Highest Rated Comments


wellonchompy38 karma

Australia seems to be doing pretty well at cybernetics. Cochlear implants, and now retinal, and that girl who can play the violin with her robot arms. Woo, Cyborg Aussies!

wellonchompy13 karma

Thanks for the AMA, I spend all of my work hours working out how to wring the highest performance out of your work.
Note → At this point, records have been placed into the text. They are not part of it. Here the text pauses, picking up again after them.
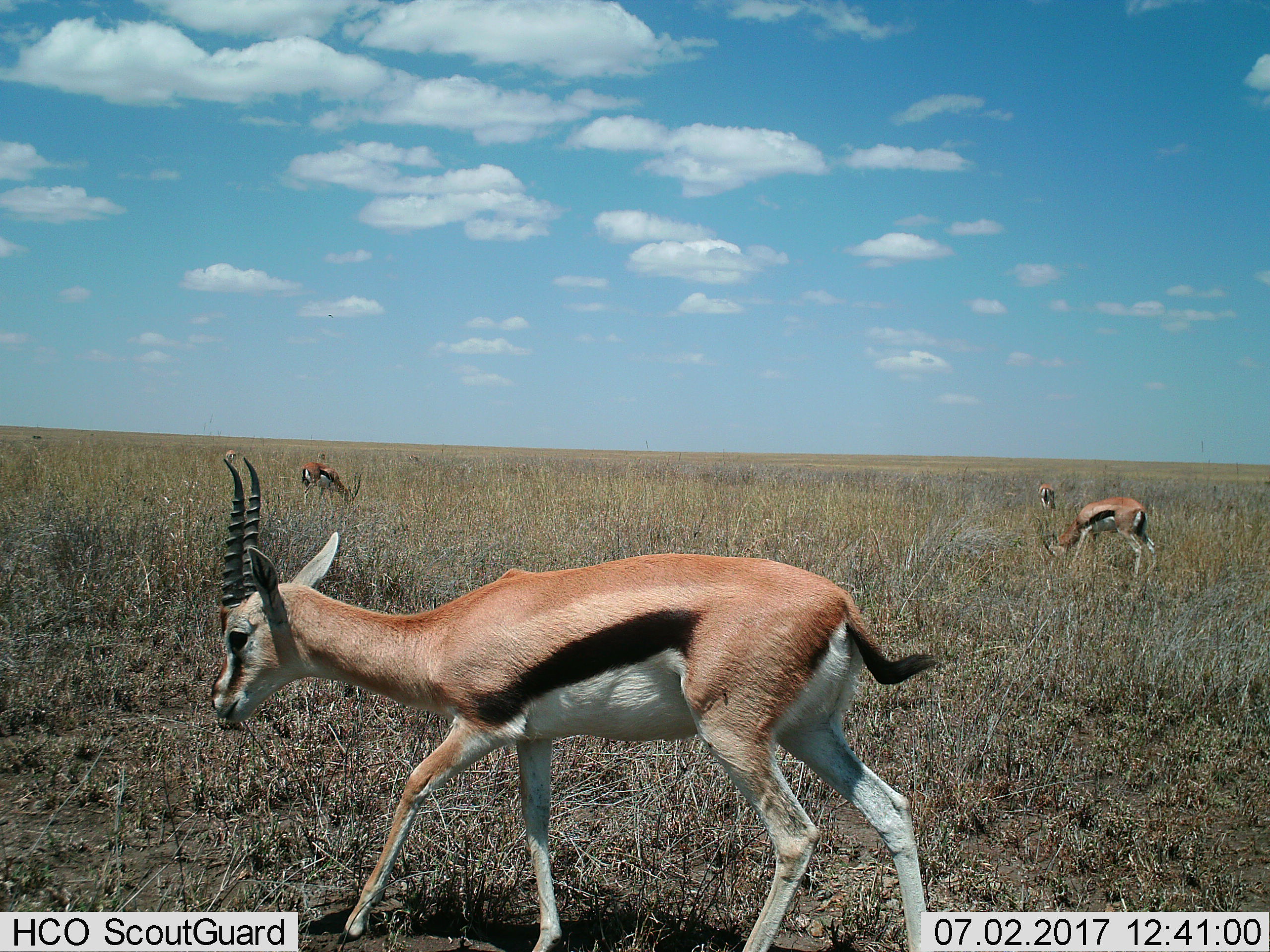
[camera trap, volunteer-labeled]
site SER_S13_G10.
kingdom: Animalia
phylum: Chordata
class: Mammalia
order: Artiodactyla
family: Bovidae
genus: Eudorcas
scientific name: Eudorcas thomsonii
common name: thomson's gazelle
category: gazellethomsons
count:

I'm a Linux engineer involved in very low-latency systems, where fast single-threaded performance and massive core counts are critical to what I do. We've just moved our platform from AMD to Intel Sandy Bridge-based Xeons after the disaster of Bulldozer, and have been very pleasantly surprised with the performance of the Sandy Bridge Xeons. The E5-2690 is one amazing chip, with 8 cores at 2.9 GHz that happily burst to 3.8 GHz for the fastest single-threaded performance I've ever measured in a general purpose CPU (although we've had FPGAs go faster).

Using AMD systems, we used to be able to comfortably run 48 discrete cores in a single system (4x 12-core chips), which was fantastic for the tasks we run, where latency of IPC between NUMA cores is still orders of magnitudes lower than for network IPC. However, Intel still don't have anything on the market that approaches this core density at the cost or speed of the 2-year-old AMD chips, so I have a couple of questions:

  1. What's the reason that Xeon chips have a low core count compared to AMD? 8 cores per socket feels a bit restrictive when the ARM SoC in my phone already has 4.
  2. I know that SMP is tricky, and NUMA must be hard to do well (no thanks to operating system schedulers being obtuse about it), but is there a technological reason that we don't see the fastest cores available in 4-socket (or more) setups? Like I said earlier, I love the E5-2690, but the 4-socket versions only go up to E5-4650 at 2.7 GHz, with only 3.3 GHz turbo.
  3. I guess this is probably more to do with marketing and SKUs, but why do the 4-socket versions of chips cost twice as much as the 2-socket versions? Related to the previous question, are they physically different, or are they artificially locked to 2-socket setups for marketing reasons? With AMD, we'd get exactly the same Opteron chip whether it was for a 1, 2 or 4-socket setup.